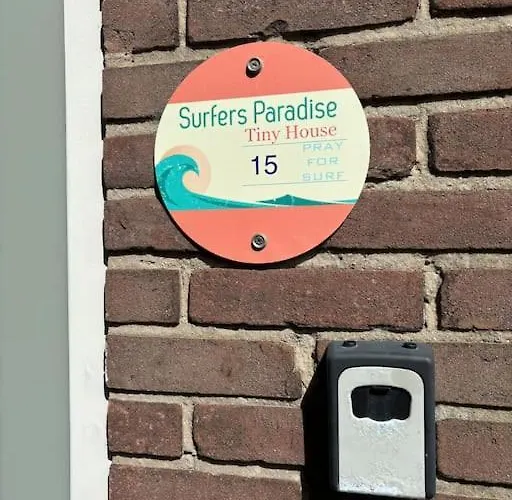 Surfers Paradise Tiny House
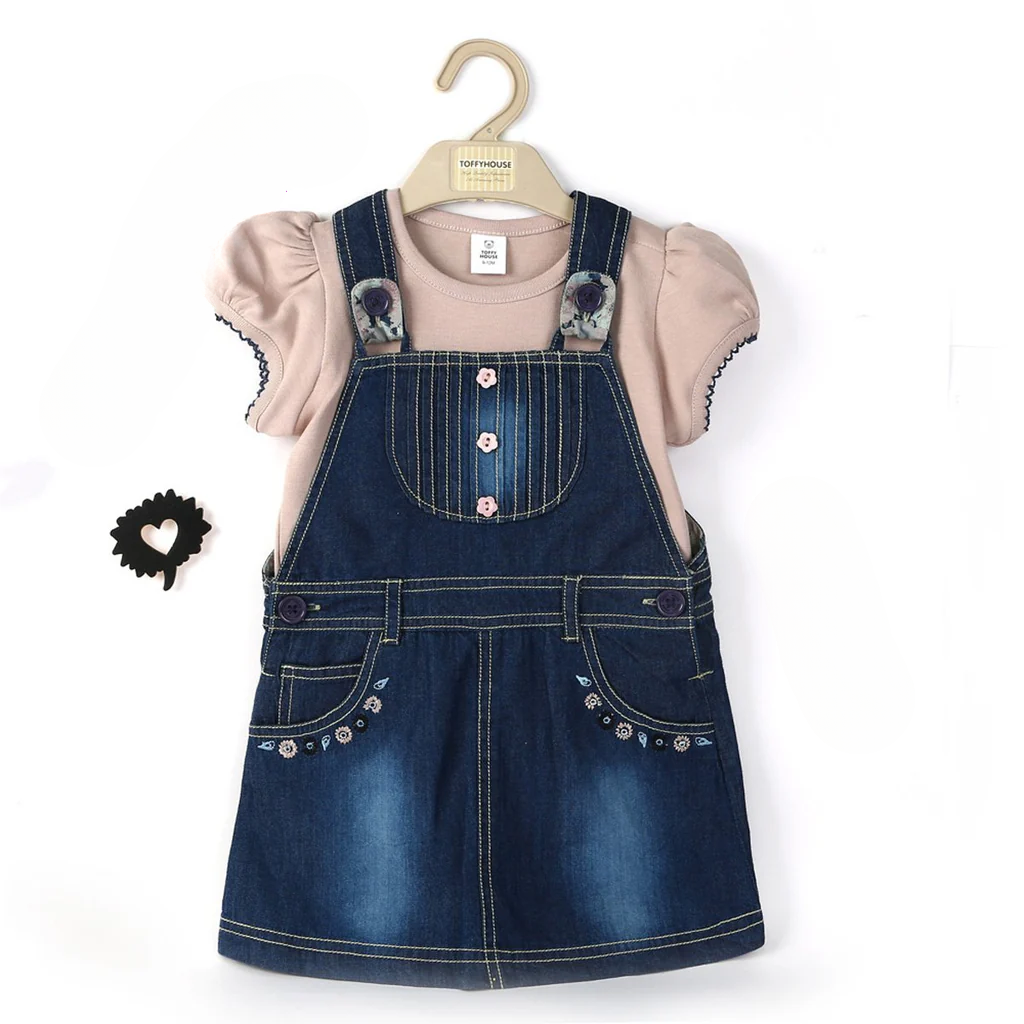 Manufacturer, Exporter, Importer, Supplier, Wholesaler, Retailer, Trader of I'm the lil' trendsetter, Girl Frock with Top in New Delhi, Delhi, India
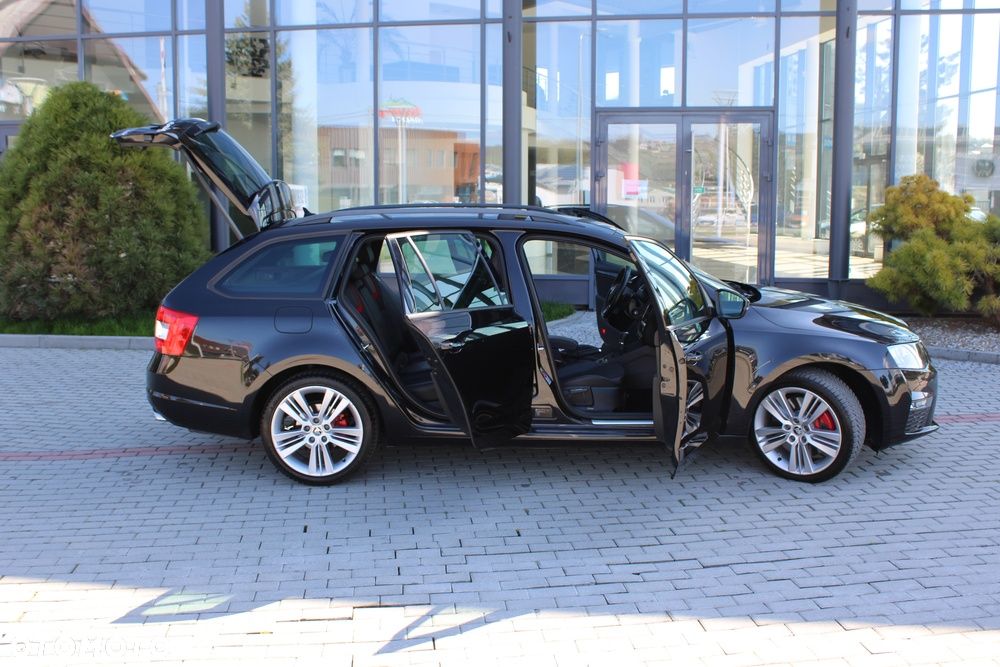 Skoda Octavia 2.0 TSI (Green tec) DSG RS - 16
==
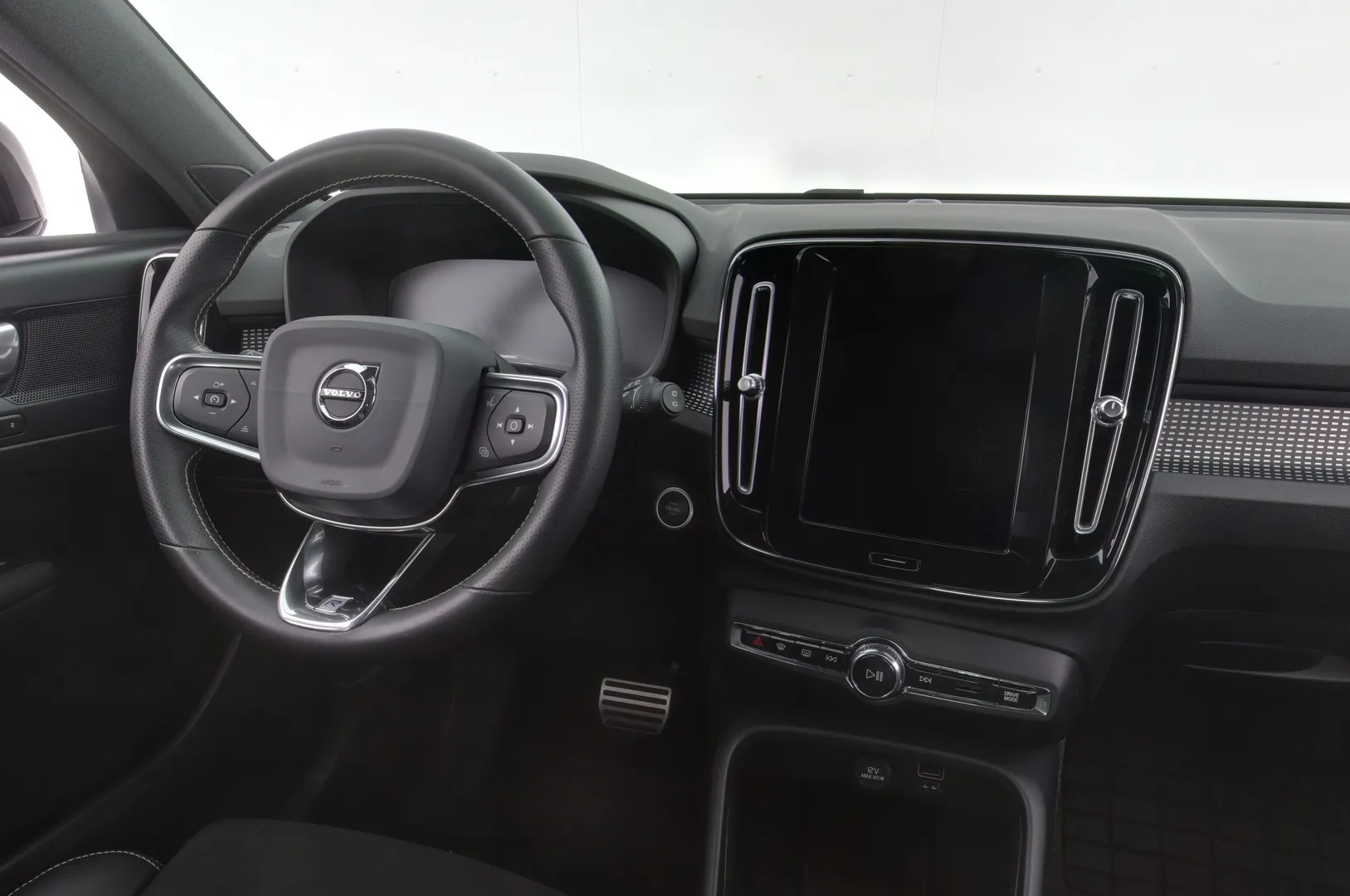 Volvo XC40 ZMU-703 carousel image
---
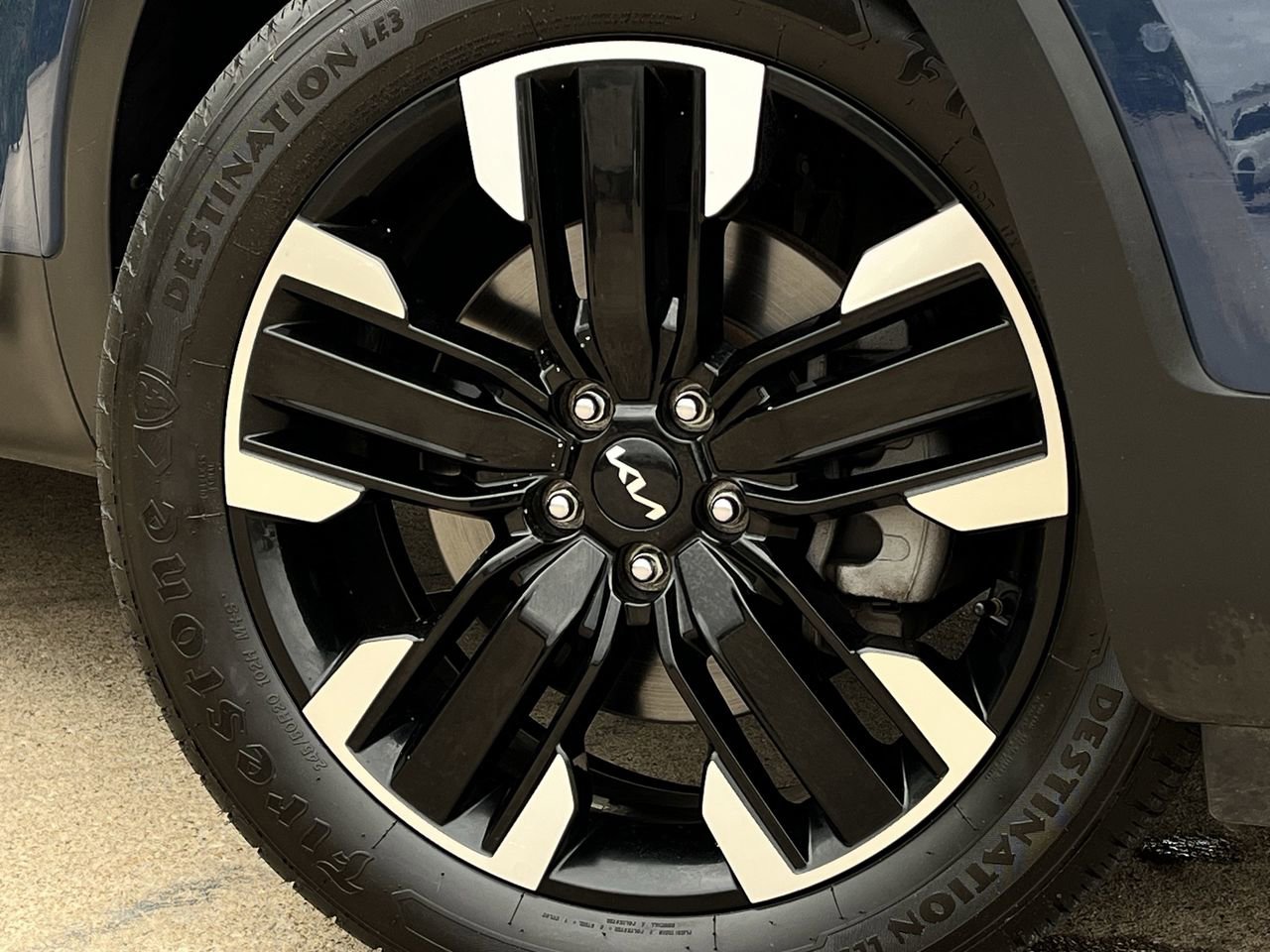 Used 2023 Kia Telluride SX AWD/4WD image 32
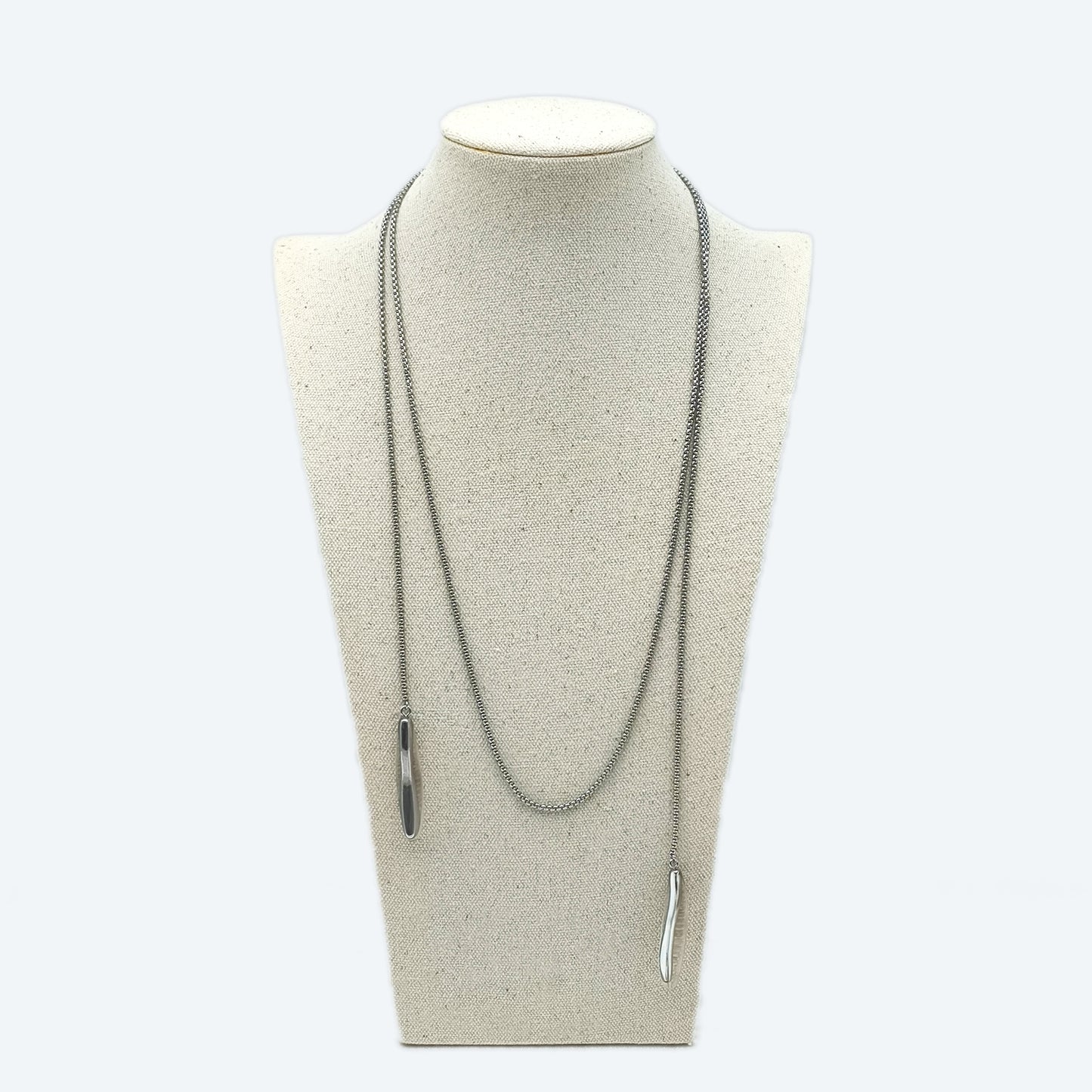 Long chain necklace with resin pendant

Work item :: Both the line containing "Surfers Paradise Tiny House" and the line containing "Skoda Octavia 2.0" above belong in the output, as do the lines between them. Print them exactly, without pictures.

Answer ::
 Surfers Paradise Tiny House
 Manufacturer, Exporter, Importer, Supplier, Wholesaler, Retailer, Trader of I'm the lil' trendsetter, Girl Frock with Top in New Delhi, Delhi, India
 Skoda Octavia 2.0 TSI (Green tec) DSG RS - 16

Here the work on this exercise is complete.